**The task**
Pull out every line below that contains the word "backpack" and copy each one in full.

**Record list**
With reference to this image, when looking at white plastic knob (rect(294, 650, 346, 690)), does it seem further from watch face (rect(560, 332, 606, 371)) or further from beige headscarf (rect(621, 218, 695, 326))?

--

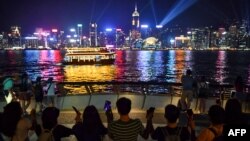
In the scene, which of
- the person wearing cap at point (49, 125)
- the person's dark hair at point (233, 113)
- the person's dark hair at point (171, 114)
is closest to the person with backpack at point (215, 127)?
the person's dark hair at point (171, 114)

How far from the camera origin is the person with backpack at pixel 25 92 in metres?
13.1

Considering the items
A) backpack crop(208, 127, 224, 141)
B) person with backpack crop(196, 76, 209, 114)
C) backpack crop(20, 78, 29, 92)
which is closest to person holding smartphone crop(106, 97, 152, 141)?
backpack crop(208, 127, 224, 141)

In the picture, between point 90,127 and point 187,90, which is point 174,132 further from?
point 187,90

--

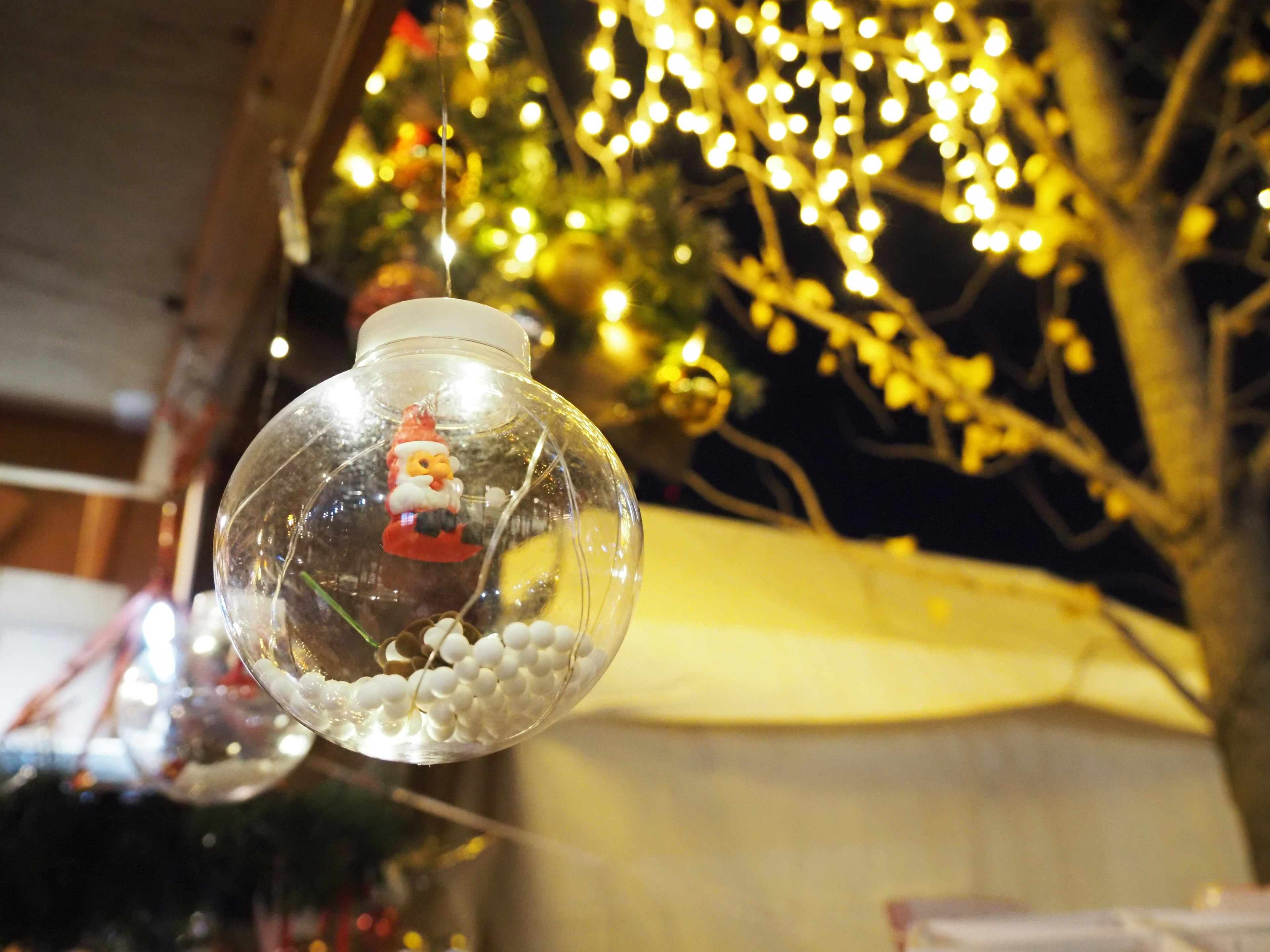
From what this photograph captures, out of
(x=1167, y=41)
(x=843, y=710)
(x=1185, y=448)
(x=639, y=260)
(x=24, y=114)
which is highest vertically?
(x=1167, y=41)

**Final result**
is closest to the person with backpack at point (215, 127)?
How far from the camera origin is the person with backpack at pixel 25 92 in metres?
A) backpack crop(208, 127, 224, 141)
B) person with backpack crop(196, 76, 209, 114)
C) backpack crop(20, 78, 29, 92)
backpack crop(208, 127, 224, 141)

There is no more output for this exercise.